■ **TASK GOAL**
Only the lines that include "author" should be copied from the data below.
<<<<
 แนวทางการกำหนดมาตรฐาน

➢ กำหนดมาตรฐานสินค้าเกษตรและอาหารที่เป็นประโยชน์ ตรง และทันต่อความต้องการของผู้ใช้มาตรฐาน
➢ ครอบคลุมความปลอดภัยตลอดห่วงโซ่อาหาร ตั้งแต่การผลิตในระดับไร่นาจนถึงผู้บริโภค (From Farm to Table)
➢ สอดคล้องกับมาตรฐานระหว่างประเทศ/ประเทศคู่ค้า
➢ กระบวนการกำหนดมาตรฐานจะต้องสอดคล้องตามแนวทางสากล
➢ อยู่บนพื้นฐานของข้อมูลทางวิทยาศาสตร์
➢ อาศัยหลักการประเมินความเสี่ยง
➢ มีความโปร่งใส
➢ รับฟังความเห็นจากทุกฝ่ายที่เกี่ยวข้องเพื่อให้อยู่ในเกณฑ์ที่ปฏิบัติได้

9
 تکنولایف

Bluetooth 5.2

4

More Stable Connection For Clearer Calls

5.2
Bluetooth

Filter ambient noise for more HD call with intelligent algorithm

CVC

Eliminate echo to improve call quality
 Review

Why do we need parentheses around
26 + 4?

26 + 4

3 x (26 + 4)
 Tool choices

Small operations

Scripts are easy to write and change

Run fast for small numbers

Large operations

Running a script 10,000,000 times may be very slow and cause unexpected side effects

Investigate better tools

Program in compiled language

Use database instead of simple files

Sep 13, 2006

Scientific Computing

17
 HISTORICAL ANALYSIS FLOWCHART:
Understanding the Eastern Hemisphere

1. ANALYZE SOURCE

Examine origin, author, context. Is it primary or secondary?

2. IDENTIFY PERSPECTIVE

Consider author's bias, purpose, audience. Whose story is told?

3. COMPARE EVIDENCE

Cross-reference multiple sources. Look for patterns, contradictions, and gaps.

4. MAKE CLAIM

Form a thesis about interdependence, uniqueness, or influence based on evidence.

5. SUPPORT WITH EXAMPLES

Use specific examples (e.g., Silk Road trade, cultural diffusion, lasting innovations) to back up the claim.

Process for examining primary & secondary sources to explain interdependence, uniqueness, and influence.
>>>>
■ **SOLVED EXERCISE**
Examine origin, author, context. Is it primary or secondary?
Consider author's bias, purpose, audience. Whose story is told?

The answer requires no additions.